ArticleinNutrition research 29(3):173-9 · April 2009with132 Reads
Impact Factor: 2.47 · DOI: 10.1016/j.nutres.2009.02.004 · Source: PubMed


    Americans frequently eat fast foods, but do college students? The objective was to determine the influence of sex on fast-food consumption and nutrition self-assessments and beliefs of a group of college students. The hypothesis was that some sex differences would be observed. Volunteers, 101 men and 158 women, 19 to 24 years of age, enrolled at a Midwestern university served as subjects. The subjects completed a 12-item written questionnaire. Five and seven percent of the students typically ate lunch and dinner, respectively, at a fast-food restaurant. The predominant reasons given for eating at fast-food restaurants were "limited time," "enjoy taste," "eat with family/friends," and "inexpensive and economical." A larger (P = .0592) percentage of men than women reported eating at fast-food restaurants because they thought these restaurants were "inexpensive and economical." Most of the subjects reported eating at fast-food restaurants 1 to 3 times weekly.

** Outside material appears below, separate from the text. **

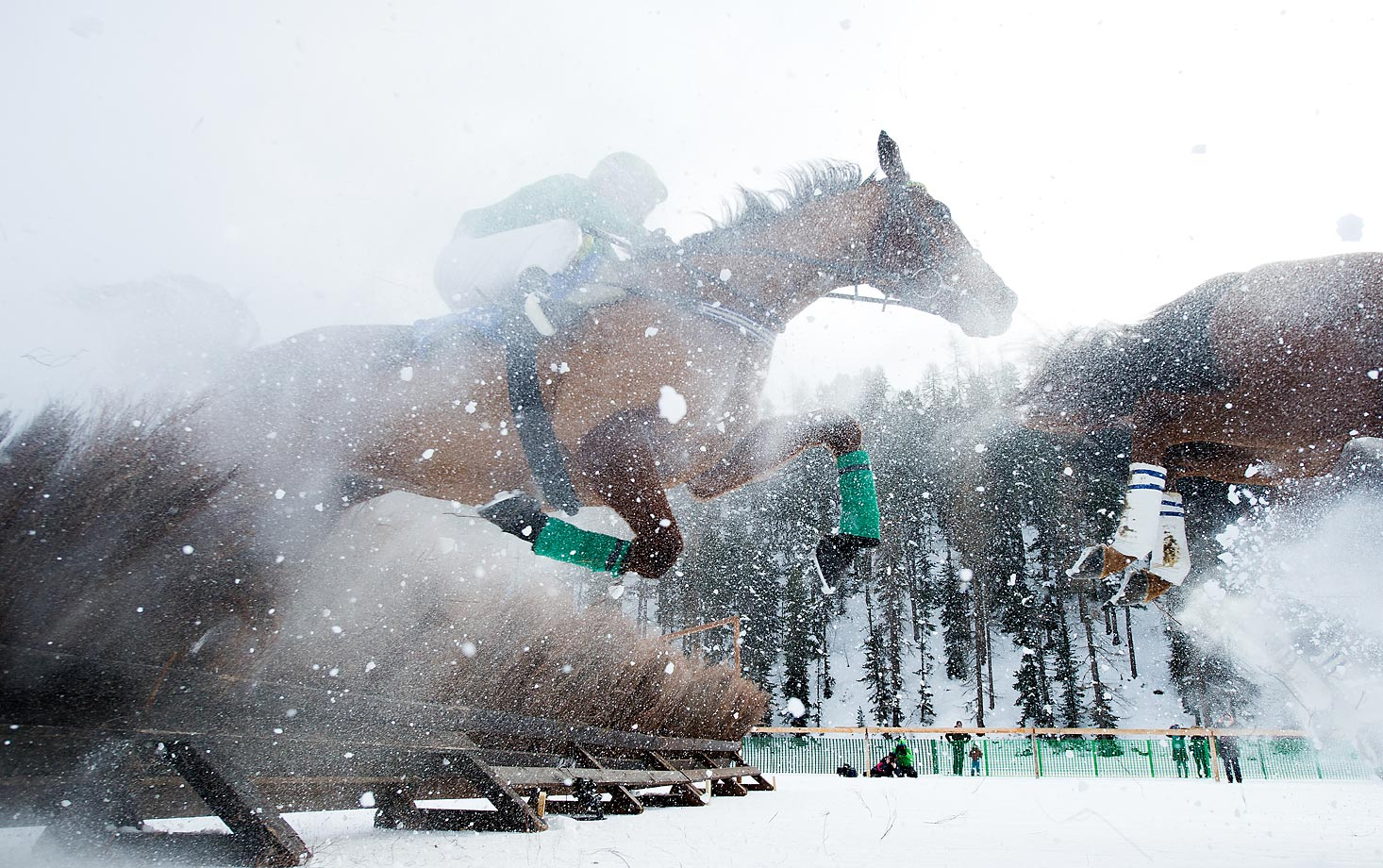 Horse jump over a barrier during the Hurdles Prix Arosa Race of the White Turf St. Moritz, in Switzerland.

The frequency of eating at fast-food restaurants was significantly different for men than for women (P < .01) as was the response distribution for considering the energy content of items on a fast-food menu when making their selections (P < .0001). Body mass indices of men were significantly higher (P < .0001) than those of women. A significantly higher (P < .0001) percentage of women than men strongly agreed with the statement that "the nutrition content of food is important to me." Several sex differences were observed in the fast-food consumption and nutrition beliefs of these college students.